Sticks and stones may break my bones but words will never hurt me.
Imagine that our galaxy was filled with billions of civs, but also that a) interstellar travel was impossible, b) interstellar messaging was slow but cheap, and c) at great expense, civs could send bombs to hurt each other. Naturally, all these civs would talk lots to each other, but only rarely hurt each other.
Now imagine that a “truth coalition” of civs was forming. Their plan is for civs to coordinate to send bombs to punish any civs deemed by their executive committee to be guilty of spreading “disinfo”. Naturally, disagreeing with this committee, such as by recommending against joining the coalition, counts as disinfo. Are you eager to join?
I’m not eager, and in fact might want to join a contrary “free speech” coalition, whose only task is to retaliate against such disinfo punishments. Why? Because in this scenario civs should already have sufficient tools to deal with disinfo. They don’t need bombs. So I fear that this coalition is designed instead to achieve more malicious purposes.

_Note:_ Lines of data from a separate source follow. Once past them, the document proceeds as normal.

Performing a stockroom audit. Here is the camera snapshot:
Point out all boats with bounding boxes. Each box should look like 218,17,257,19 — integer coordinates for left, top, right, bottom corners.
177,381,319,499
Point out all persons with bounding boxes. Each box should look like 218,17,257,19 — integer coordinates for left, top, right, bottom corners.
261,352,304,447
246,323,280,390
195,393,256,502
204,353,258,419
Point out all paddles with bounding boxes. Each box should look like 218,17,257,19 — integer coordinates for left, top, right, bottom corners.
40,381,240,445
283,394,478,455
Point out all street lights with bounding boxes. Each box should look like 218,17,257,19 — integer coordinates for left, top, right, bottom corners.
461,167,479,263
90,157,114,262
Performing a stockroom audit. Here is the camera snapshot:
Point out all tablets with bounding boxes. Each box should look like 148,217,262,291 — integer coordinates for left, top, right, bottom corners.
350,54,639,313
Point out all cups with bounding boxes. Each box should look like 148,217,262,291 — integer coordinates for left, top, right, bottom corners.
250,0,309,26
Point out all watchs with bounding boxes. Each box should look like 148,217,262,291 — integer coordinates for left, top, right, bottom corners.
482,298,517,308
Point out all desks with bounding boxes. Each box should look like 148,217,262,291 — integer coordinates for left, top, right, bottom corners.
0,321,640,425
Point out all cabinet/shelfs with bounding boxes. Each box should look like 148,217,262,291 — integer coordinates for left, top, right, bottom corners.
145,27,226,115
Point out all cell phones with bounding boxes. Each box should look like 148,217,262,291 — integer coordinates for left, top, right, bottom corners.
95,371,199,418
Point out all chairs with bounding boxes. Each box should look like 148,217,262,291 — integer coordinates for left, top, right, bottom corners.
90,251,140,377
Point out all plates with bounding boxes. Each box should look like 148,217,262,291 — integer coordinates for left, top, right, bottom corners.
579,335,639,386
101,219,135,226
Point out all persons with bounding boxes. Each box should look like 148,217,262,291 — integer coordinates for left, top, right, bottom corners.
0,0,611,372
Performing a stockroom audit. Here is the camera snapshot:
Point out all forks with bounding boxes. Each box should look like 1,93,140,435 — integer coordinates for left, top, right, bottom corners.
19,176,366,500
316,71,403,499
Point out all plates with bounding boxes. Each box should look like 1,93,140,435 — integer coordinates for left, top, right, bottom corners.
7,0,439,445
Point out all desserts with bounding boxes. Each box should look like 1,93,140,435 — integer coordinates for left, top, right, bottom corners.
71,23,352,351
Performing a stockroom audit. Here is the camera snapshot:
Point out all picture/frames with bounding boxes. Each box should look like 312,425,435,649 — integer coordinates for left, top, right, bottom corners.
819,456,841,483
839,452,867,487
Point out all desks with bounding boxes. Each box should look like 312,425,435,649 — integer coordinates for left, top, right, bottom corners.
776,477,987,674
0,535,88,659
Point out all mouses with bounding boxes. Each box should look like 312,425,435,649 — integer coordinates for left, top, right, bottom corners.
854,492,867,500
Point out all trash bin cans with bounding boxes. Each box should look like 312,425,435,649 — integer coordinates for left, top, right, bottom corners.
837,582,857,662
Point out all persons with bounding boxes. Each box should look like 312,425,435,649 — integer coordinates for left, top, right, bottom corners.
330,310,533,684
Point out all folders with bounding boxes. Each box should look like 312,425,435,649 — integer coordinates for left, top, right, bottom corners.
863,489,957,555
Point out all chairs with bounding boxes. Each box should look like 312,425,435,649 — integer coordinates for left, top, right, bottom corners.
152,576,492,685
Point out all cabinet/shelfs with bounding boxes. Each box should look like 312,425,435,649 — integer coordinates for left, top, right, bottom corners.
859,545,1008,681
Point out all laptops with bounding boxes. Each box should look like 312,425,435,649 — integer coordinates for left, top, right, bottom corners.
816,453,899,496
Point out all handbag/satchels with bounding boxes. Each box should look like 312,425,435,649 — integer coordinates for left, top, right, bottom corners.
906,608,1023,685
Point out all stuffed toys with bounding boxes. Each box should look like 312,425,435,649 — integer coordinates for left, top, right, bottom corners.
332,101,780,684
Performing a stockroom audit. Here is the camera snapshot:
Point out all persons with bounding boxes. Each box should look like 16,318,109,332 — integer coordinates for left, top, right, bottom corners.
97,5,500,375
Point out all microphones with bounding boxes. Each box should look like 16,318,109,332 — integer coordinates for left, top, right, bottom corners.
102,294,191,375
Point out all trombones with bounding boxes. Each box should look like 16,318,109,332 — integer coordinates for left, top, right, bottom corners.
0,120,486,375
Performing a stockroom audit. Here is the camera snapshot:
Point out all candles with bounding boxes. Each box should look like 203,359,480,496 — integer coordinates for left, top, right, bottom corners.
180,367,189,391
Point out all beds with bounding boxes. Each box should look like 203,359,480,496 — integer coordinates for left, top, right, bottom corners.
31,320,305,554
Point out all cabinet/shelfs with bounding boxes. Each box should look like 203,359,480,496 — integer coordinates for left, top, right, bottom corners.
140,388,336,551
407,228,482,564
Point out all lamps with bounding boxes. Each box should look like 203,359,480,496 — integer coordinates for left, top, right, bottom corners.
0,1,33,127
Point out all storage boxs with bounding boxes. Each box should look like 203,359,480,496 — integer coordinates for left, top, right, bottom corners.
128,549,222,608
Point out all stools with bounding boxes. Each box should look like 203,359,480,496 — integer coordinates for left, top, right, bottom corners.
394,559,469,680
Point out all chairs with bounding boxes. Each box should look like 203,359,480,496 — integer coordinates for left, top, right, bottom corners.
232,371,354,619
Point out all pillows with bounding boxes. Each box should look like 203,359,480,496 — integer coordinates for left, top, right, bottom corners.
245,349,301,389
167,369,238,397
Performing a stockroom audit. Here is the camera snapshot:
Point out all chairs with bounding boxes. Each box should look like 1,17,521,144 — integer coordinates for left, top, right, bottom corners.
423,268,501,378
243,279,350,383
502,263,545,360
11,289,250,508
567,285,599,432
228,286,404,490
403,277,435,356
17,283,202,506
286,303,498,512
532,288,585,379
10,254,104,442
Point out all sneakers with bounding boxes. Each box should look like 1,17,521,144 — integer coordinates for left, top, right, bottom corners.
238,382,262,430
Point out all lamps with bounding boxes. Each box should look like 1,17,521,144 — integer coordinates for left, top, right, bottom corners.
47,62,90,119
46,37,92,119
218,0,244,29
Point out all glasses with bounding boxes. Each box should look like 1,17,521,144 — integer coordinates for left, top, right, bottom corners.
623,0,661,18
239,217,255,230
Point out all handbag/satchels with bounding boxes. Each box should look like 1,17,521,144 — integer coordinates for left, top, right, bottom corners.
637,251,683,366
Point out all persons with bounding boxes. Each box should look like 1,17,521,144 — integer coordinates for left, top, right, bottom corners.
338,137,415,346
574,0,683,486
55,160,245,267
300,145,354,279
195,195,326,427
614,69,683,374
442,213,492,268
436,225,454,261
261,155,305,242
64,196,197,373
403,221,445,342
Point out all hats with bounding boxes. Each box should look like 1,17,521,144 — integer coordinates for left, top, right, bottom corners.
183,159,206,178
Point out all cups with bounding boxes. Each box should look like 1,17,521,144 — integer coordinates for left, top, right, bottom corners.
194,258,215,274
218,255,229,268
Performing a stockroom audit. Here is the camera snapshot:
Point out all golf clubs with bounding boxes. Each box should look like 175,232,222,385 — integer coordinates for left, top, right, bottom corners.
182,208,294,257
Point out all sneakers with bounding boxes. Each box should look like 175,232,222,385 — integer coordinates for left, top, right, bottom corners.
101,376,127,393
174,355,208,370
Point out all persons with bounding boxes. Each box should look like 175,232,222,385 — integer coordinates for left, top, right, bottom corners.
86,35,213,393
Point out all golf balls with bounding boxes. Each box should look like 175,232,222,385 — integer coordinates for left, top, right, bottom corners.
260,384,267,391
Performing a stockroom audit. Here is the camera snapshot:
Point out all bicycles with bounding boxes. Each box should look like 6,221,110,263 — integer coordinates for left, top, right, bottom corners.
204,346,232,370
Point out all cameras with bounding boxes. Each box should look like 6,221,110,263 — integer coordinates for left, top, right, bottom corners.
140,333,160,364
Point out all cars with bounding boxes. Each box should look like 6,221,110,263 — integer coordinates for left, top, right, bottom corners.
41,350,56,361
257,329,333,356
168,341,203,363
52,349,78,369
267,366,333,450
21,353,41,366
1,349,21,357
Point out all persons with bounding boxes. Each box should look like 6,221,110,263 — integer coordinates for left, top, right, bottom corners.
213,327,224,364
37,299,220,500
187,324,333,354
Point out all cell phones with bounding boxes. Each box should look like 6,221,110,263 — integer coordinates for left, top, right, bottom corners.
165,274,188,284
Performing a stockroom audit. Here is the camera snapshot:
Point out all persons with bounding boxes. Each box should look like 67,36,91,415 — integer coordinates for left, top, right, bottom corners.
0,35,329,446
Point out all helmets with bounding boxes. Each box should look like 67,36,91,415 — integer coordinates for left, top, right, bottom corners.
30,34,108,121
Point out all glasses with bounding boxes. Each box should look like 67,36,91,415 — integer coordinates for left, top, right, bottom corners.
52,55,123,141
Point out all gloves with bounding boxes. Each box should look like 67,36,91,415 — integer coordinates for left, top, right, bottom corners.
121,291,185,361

What are these other tools? First, if civs had rational beliefs and belief updates, then (ignoring bombs) each civ A would only be vulnerable to another civ B re the accuracy of its beliefs to the degree that A overly trusted B. And each civ could collect a track record of the accuracy of the info it had received from each other source. Once a civ had accurately judged the info quality of each source, then another source could only do it a limited amount of harm by suddenly lowering its info quality.
Second, any civ that feared others misjudging the quality of particular sources could offer itself as a meta-source on that topic. To the extent that others judged it to be a trustworthy source of such meta info, and it actually was such a source, they need no longer be misled about the quality of their sources. And all this new source has to do to be seen as such a reliable source of meta info is just to consistently give reliable meta info over a sufficiently long period, a reliability which would then be summarized in its track records.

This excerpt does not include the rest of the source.